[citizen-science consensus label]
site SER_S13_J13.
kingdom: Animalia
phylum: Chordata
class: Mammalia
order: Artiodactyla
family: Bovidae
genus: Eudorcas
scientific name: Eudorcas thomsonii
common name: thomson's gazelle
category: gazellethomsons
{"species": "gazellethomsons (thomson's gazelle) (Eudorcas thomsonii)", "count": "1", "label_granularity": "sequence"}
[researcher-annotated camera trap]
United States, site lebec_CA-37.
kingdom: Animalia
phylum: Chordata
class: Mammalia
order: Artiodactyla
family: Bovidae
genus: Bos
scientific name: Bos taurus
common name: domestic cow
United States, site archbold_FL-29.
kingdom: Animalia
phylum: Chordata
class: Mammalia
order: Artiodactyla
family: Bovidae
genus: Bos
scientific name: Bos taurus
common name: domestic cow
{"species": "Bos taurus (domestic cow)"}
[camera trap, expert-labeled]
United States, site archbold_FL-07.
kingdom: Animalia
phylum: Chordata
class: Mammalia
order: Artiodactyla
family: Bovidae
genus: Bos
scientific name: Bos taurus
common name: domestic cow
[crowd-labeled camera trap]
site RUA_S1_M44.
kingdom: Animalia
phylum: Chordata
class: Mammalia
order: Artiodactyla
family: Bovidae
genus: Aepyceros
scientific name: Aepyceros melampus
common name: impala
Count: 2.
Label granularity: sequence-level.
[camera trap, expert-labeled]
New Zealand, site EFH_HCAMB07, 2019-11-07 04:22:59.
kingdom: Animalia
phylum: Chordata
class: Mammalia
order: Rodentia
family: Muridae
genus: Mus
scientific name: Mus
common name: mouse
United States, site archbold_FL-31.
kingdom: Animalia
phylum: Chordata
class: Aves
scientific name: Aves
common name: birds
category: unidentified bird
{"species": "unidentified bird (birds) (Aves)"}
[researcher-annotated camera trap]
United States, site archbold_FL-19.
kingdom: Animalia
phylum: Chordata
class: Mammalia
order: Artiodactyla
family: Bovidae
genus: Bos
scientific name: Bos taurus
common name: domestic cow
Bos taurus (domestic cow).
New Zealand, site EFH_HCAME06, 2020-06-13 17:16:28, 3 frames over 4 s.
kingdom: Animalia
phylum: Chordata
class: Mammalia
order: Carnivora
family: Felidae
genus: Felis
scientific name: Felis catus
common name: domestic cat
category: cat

_WORK TO COMPLETE_
Return the whole listing as it stands. Nothing may be altered.

_REPLY TO THE EXERCISE_
[citizen-science consensus label]
site SER_S13_J13.
kingdom: Animalia
phylum: Chordata
class: Mammalia
order: Artiodactyla
family: Bovidae
genus: Eudorcas
scientific name: Eudorcas thomsonii
common name: thomson's gazelle
category: gazellethomsons
{"species": "gazellethomsons (thomson's gazelle) (Eudorcas thomsonii)", "count": "1", "label_granularity": "sequence"}
[researcher-annotated camera trap]
United States, site lebec_CA-37.
kingdom: Animalia
phylum: Chordata
class: Mammalia
order: Artiodactyla
family: Bovidae
genus: Bos
scientific name: Bos taurus
common name: domestic cow
United States, site archbold_FL-29.
kingdom: Animalia
phylum: Chordata
class: Mammalia
order: Artiodactyla
family: Bovidae
genus: Bos
scientific name: Bos taurus
common name: domestic cow
{"species": "Bos taurus (domestic cow)"}
[camera trap, expert-labeled]
United States, site archbold_FL-07.
kingdom: Animalia
phylum: Chordata
class: Mammalia
order: Artiodactyla
family: Bovidae
genus: Bos
scientific name: Bos taurus
common name: domestic cow
[crowd-labeled camera trap]
site RUA_S1_M44.
kingdom: Animalia
phylum: Chordata
class: Mammalia
order: Artiodactyla
family: Bovidae
genus: Aepyceros
scientific name: Aepyceros melampus
common name: impala
Count: 2.
Label granularity: sequence-level.
[camera trap, expert-labeled]
New Zealand, site EFH_HCAMB07, 2019-11-07 04:22:59.
kingdom: Animalia
phylum: Chordata
class: Mammalia
order: Rodentia
family: Muridae
genus: Mus
scientific name: Mus
common name: mouse
United States, site archbold_FL-31.
kingdom: Animalia
phylum: Chordata
class: Aves
scientific name: Aves
common name: birds
category: unidentified bird
{"species": "unidentified bird (birds) (Aves)"}
[researcher-annotated camera trap]
United States, site archbold_FL-19.
kingdom: Animalia
phylum: Chordata
class: Mammalia
order: Artiodactyla
family: Bovidae
genus: Bos
scientific name: Bos taurus
common name: domestic cow
Bos taurus (domestic cow).
New Zealand, site EFH_HCAME06, 2020-06-13 17:16:28, 3 frames over 4 s.
kingdom: Animalia
phylum: Chordata
class: Mammalia
order: Carnivora
family: Felidae
genus: Felis
scientific name: Felis catus
common name: domestic cat
category: cat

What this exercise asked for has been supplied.